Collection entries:
──────────
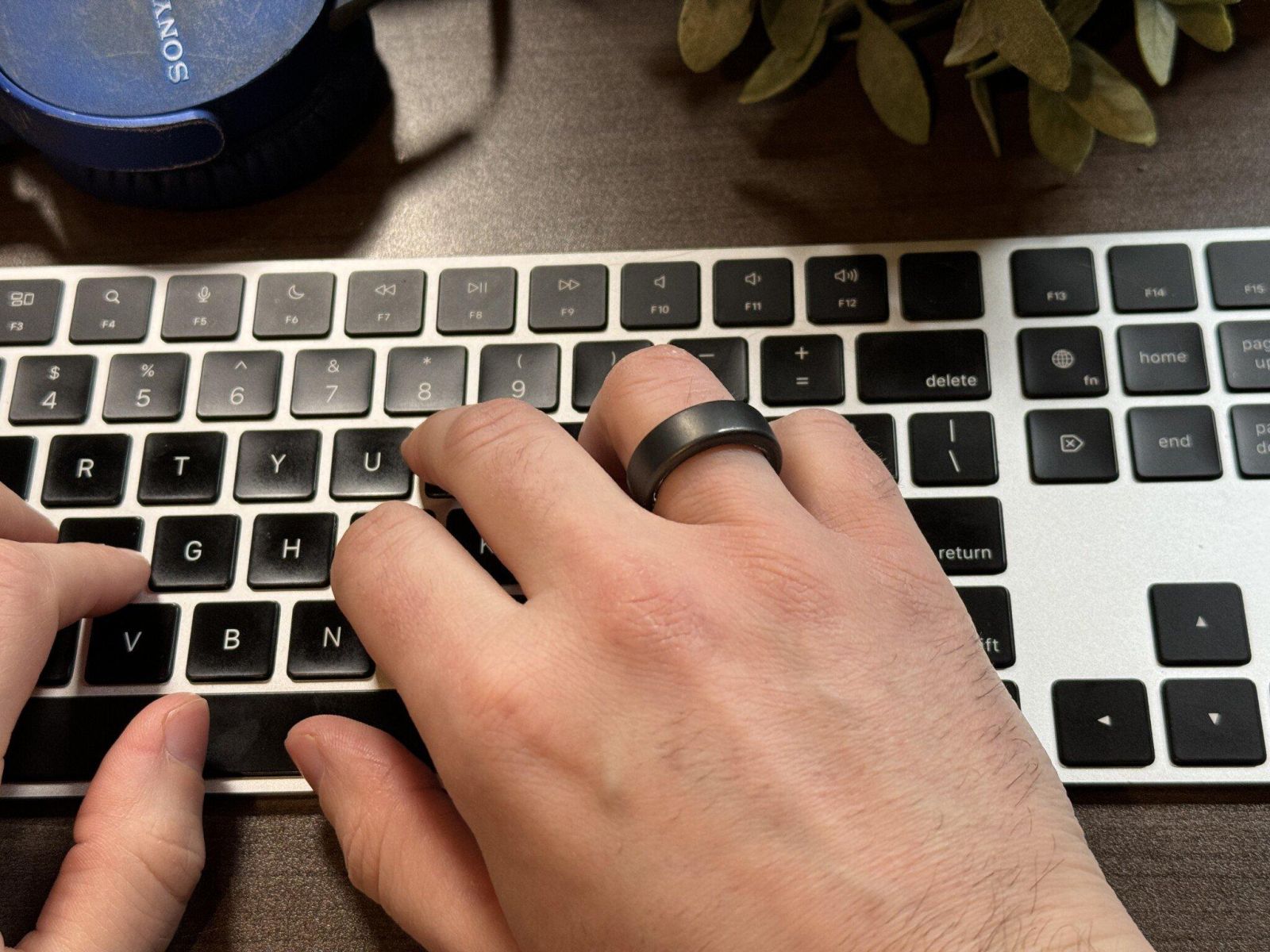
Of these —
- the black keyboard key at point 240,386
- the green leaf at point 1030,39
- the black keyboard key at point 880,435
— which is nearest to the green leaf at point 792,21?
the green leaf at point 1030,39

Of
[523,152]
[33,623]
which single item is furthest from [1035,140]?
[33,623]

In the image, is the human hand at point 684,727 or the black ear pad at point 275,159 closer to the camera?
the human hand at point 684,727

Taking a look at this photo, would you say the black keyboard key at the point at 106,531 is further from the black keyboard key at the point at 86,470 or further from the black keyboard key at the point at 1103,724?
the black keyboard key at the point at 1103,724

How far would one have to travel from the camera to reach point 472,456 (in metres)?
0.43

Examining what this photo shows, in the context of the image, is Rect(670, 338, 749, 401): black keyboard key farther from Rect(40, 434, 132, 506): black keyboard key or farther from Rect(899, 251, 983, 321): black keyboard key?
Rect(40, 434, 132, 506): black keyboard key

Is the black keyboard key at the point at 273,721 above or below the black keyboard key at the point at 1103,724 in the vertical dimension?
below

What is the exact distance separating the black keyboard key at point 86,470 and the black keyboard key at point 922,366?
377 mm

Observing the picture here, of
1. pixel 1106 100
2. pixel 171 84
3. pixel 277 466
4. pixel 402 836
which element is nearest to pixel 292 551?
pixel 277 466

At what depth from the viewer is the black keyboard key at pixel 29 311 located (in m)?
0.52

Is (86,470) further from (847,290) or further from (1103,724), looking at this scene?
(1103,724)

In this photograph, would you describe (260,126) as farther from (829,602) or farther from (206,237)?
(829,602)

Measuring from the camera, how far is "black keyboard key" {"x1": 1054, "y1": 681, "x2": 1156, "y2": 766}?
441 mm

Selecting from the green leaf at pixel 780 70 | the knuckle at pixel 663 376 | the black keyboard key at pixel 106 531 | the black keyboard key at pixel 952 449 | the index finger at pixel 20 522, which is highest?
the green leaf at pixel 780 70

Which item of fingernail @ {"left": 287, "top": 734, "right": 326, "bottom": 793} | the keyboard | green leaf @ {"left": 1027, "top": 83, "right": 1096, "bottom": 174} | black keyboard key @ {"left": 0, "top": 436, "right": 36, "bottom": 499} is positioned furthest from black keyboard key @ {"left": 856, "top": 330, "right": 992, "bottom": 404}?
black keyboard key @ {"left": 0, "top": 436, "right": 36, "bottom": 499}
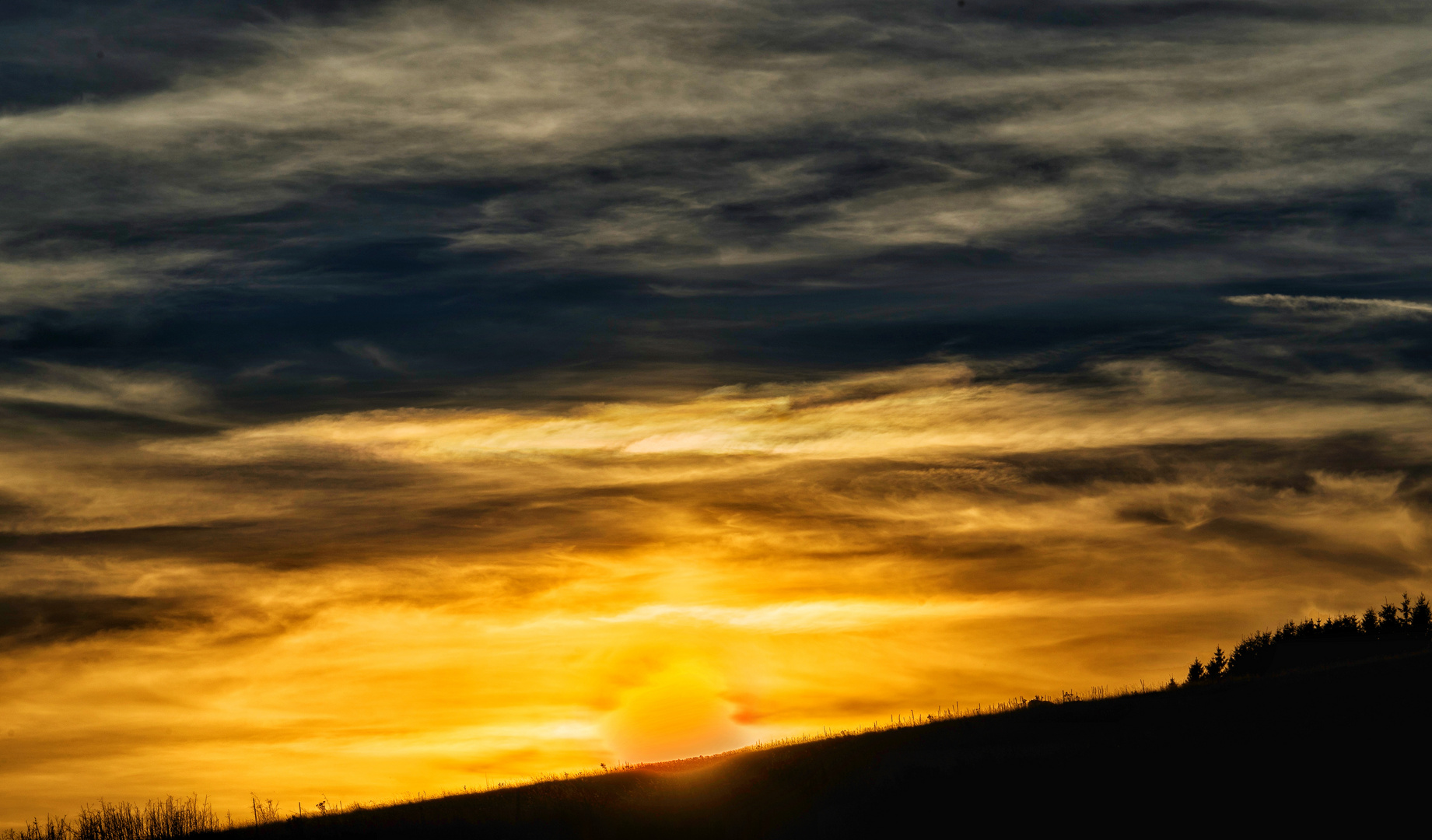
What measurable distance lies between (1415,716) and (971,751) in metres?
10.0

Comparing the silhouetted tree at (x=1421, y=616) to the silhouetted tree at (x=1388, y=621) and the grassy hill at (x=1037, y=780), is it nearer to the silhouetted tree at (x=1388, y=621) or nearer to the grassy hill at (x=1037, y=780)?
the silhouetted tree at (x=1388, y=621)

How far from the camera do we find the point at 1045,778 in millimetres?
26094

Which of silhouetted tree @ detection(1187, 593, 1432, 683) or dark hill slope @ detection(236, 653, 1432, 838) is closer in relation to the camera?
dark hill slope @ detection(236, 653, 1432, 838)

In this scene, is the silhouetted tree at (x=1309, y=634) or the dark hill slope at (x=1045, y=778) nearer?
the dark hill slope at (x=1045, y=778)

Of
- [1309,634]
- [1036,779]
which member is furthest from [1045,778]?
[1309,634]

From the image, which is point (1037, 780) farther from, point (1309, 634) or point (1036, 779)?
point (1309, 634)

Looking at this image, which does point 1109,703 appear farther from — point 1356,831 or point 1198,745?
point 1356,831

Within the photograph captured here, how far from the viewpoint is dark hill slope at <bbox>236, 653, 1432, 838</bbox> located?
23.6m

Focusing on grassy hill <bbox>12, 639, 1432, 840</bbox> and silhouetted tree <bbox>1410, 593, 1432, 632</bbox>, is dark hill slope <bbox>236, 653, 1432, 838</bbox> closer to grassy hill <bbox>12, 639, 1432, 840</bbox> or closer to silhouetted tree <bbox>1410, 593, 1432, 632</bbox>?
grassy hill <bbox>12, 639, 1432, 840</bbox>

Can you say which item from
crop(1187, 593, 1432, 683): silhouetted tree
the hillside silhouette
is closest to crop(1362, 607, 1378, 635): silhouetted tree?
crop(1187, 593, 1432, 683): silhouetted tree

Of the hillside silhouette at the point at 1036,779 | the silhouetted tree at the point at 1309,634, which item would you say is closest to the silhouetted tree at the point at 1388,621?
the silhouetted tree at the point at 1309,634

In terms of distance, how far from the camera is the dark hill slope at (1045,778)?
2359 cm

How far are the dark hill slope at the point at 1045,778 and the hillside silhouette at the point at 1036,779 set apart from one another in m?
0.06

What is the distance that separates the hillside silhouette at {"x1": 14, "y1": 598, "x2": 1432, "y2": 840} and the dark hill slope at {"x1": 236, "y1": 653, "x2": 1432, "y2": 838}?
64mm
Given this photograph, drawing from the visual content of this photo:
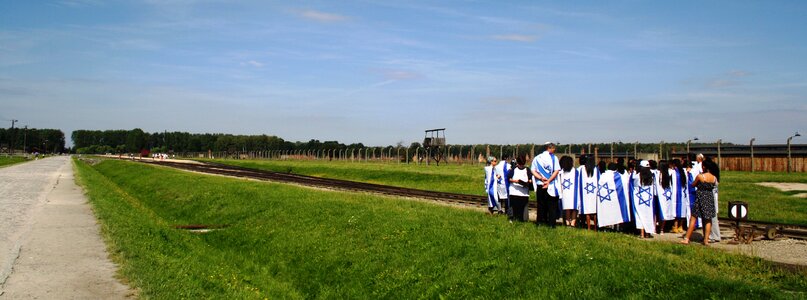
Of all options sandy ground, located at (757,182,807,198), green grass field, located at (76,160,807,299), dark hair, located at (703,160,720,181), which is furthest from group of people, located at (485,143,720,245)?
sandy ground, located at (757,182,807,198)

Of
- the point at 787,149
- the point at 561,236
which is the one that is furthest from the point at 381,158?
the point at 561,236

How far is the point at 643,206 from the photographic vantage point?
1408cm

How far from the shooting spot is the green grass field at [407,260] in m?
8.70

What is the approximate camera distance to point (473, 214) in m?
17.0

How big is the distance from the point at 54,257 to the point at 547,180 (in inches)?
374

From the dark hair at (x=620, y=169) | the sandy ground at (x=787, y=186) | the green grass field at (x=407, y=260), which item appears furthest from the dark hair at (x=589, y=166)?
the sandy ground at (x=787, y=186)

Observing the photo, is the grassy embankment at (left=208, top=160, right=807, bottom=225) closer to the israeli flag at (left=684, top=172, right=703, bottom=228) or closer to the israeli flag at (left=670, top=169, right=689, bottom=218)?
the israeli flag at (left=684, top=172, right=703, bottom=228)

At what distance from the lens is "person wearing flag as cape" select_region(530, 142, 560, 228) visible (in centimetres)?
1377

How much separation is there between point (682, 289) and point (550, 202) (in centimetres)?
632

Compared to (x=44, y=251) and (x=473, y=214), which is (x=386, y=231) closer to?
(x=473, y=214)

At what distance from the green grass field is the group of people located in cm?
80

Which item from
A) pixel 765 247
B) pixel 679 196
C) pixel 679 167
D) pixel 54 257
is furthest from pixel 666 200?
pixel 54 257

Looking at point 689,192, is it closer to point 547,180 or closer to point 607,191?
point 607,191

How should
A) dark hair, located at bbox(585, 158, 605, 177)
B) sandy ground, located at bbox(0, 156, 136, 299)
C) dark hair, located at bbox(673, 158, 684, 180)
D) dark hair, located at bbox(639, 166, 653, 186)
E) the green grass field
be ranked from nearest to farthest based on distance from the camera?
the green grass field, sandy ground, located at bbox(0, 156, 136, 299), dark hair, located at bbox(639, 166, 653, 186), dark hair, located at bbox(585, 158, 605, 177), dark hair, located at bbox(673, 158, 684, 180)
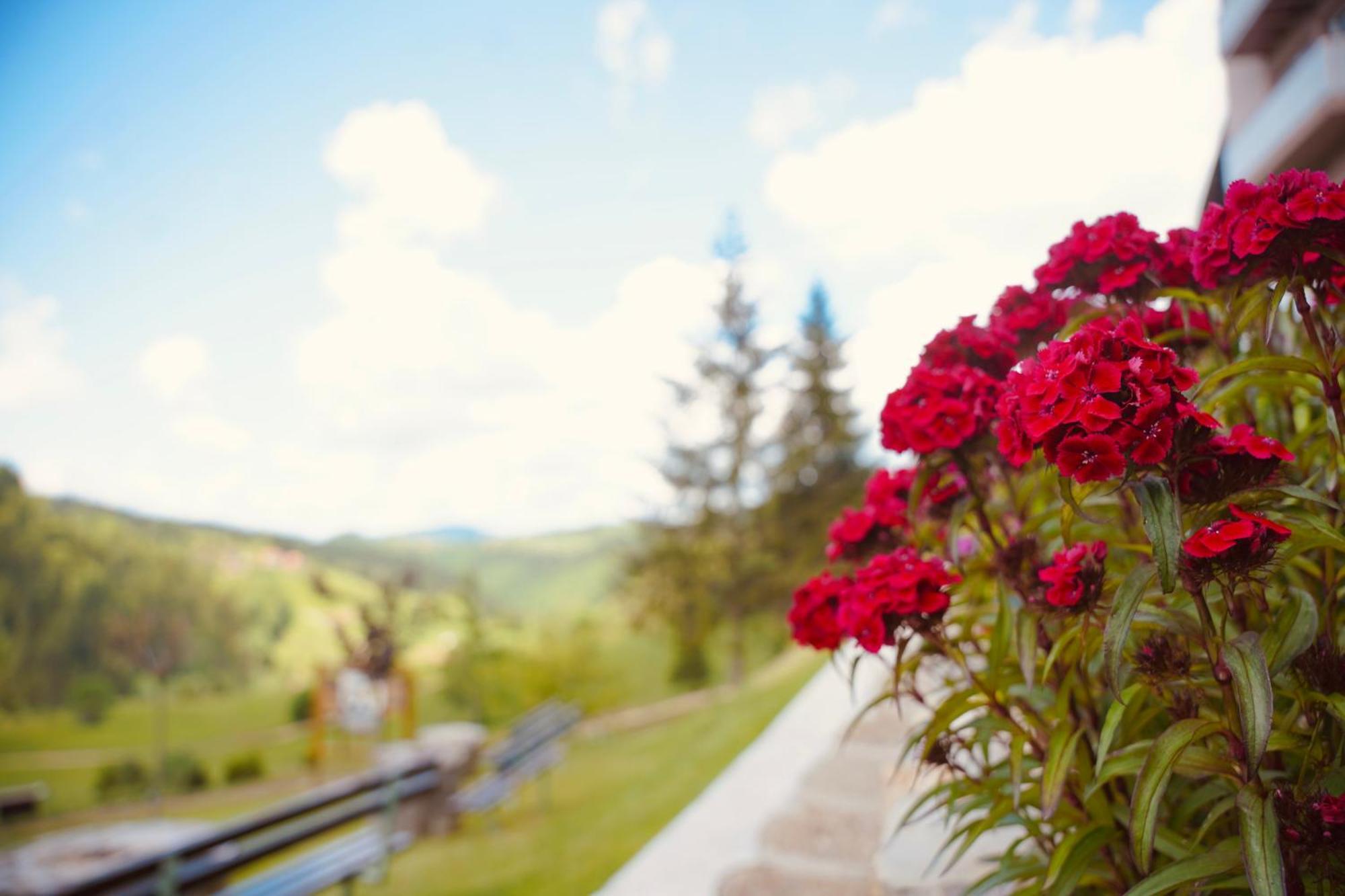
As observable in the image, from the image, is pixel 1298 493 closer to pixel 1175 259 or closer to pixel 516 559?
──────────
» **Task brief**
Write out the records above exactly as they stand, leaving out every picture.

» **The reply**
Of these —
- the black keyboard key at point 240,386
- the green leaf at point 1030,39
- the black keyboard key at point 880,435
— which is nearest to the green leaf at point 792,21?
the green leaf at point 1030,39

Of
[523,152]
[33,623]
which single item is furthest from [1035,140]?
[33,623]

In the image, is the human hand at point 684,727 or the black ear pad at point 275,159 closer to the camera?
the human hand at point 684,727

Taking a look at this photo, would you say the black keyboard key at the point at 106,531 is further from the black keyboard key at the point at 86,470 or further from the black keyboard key at the point at 1103,724?
the black keyboard key at the point at 1103,724

How far would one have to travel from the camera to reach point 472,456 (in metres)?
0.43

Examining what this photo shows, in the context of the image, is Rect(670, 338, 749, 401): black keyboard key farther from Rect(40, 434, 132, 506): black keyboard key or farther from Rect(899, 251, 983, 321): black keyboard key?
Rect(40, 434, 132, 506): black keyboard key

Is the black keyboard key at the point at 273,721 above or below the black keyboard key at the point at 1103,724 in the vertical dimension?
below

What is the exact distance separating the black keyboard key at point 86,470 and the black keyboard key at point 922,366?
377 mm

Observing the picture here, of
1. pixel 1106 100
2. pixel 171 84
3. pixel 277 466
4. pixel 402 836
which element is nearest to pixel 292 551?
pixel 277 466

At what depth from the viewer is the black keyboard key at pixel 29 311 located (in m)?
0.52

Is (86,470) further from (847,290) or further from (1103,724), looking at this scene?
(1103,724)

In this photograph, would you describe (260,126) as farther from (829,602) or farther from (206,237)?
(829,602)

Measuring from the camera, how far is "black keyboard key" {"x1": 1054, "y1": 681, "x2": 1156, "y2": 766}?
441 mm

Selecting from the green leaf at pixel 780 70 | the knuckle at pixel 663 376 | the black keyboard key at pixel 106 531 | the black keyboard key at pixel 952 449 | the index finger at pixel 20 522, which is highest?
the green leaf at pixel 780 70

Which item of fingernail @ {"left": 287, "top": 734, "right": 326, "bottom": 793} | the keyboard | green leaf @ {"left": 1027, "top": 83, "right": 1096, "bottom": 174} | black keyboard key @ {"left": 0, "top": 436, "right": 36, "bottom": 499} is positioned furthest from black keyboard key @ {"left": 856, "top": 330, "right": 992, "bottom": 404}?
black keyboard key @ {"left": 0, "top": 436, "right": 36, "bottom": 499}
What measurable distance lies between (1415,716) and (971,751) in metres?
10.0

Comparing the silhouetted tree at (x=1421, y=616) to the silhouetted tree at (x=1388, y=621) and the grassy hill at (x=1037, y=780), is it nearer to the silhouetted tree at (x=1388, y=621) or nearer to the grassy hill at (x=1037, y=780)?
the silhouetted tree at (x=1388, y=621)

How far from the camera do we find the point at 1045,778 in millimetres?
26094

Which of silhouetted tree @ detection(1187, 593, 1432, 683) or dark hill slope @ detection(236, 653, 1432, 838) is closer in relation to the camera?
dark hill slope @ detection(236, 653, 1432, 838)

In this scene, is the silhouetted tree at (x=1309, y=634) or the dark hill slope at (x=1045, y=778) nearer?
the dark hill slope at (x=1045, y=778)

Of
- [1309,634]
- [1036,779]
which member is furthest from [1045,778]?
[1309,634]

From the image, which is point (1037, 780) farther from, point (1309, 634) or point (1036, 779)?
point (1309, 634)

Looking at this image, which does point 1109,703 appear farther from — point 1356,831 or point 1198,745?
point 1356,831

Within the photograph captured here, how far from the viewpoint is dark hill slope at <bbox>236, 653, 1432, 838</bbox> located?
23.6m

Focusing on grassy hill <bbox>12, 639, 1432, 840</bbox> and silhouetted tree <bbox>1410, 593, 1432, 632</bbox>, is dark hill slope <bbox>236, 653, 1432, 838</bbox> closer to grassy hill <bbox>12, 639, 1432, 840</bbox> or closer to silhouetted tree <bbox>1410, 593, 1432, 632</bbox>?
grassy hill <bbox>12, 639, 1432, 840</bbox>

Can you say which item from
crop(1187, 593, 1432, 683): silhouetted tree
the hillside silhouette
is closest to crop(1362, 607, 1378, 635): silhouetted tree?
crop(1187, 593, 1432, 683): silhouetted tree

Of the hillside silhouette at the point at 1036,779 | the silhouetted tree at the point at 1309,634, which item would you say is closest to the silhouetted tree at the point at 1388,621?
the silhouetted tree at the point at 1309,634

In terms of distance, how far from the camera is the dark hill slope at (1045,778)?
2359 cm

How far are the dark hill slope at the point at 1045,778 and the hillside silhouette at the point at 1036,779 set apart from one another in m?
0.06

What is the distance that separates the hillside silhouette at {"x1": 14, "y1": 598, "x2": 1432, "y2": 840} and the dark hill slope at {"x1": 236, "y1": 653, "x2": 1432, "y2": 838}?
64mm
Given this photograph, drawing from the visual content of this photo:
Of all options sandy ground, located at (757,182,807,198), green grass field, located at (76,160,807,299), dark hair, located at (703,160,720,181), which is furthest from group of people, located at (485,143,720,245)?
sandy ground, located at (757,182,807,198)

Of
- the point at 787,149
- the point at 561,236
which is the one that is furthest from the point at 381,158?
the point at 561,236

How far is the point at 643,206 from the photographic vantage point?
1408cm

How far from the shooting spot is the green grass field at [407,260] in m?
8.70

What is the approximate camera distance to point (473, 214) in m?
17.0

How big is the distance from the point at 54,257 to the point at 547,180 (in inches)?
374

From the dark hair at (x=620, y=169) | the sandy ground at (x=787, y=186) | the green grass field at (x=407, y=260), which item appears furthest from the dark hair at (x=589, y=166)?
the sandy ground at (x=787, y=186)

Observing the photo, is the grassy embankment at (left=208, top=160, right=807, bottom=225) closer to the israeli flag at (left=684, top=172, right=703, bottom=228) or closer to the israeli flag at (left=670, top=169, right=689, bottom=218)?
the israeli flag at (left=684, top=172, right=703, bottom=228)

At what distance from the lens is "person wearing flag as cape" select_region(530, 142, 560, 228) visible (in centimetres)?
1377

How much separation is there between point (682, 289) and point (550, 202) (in centimetres)?
632

Compared to (x=44, y=251) and (x=473, y=214), which is (x=386, y=231) closer to?
(x=473, y=214)

At what distance from the green grass field is the group of people located in cm?
80

Which item from
A) pixel 765 247
B) pixel 679 196
C) pixel 679 167
D) pixel 54 257
is furthest from pixel 666 200?
pixel 54 257

Looking at point 689,192, is it closer to point 547,180 or closer to point 607,191?
point 607,191

How should
A) dark hair, located at bbox(585, 158, 605, 177)
B) sandy ground, located at bbox(0, 156, 136, 299)
C) dark hair, located at bbox(673, 158, 684, 180)
D) dark hair, located at bbox(639, 166, 653, 186)
E) the green grass field
be ranked from nearest to farthest based on distance from the camera?
the green grass field, sandy ground, located at bbox(0, 156, 136, 299), dark hair, located at bbox(639, 166, 653, 186), dark hair, located at bbox(585, 158, 605, 177), dark hair, located at bbox(673, 158, 684, 180)
As observable in the image, from the image, is pixel 1298 493 closer to pixel 1175 259 or closer to pixel 516 559?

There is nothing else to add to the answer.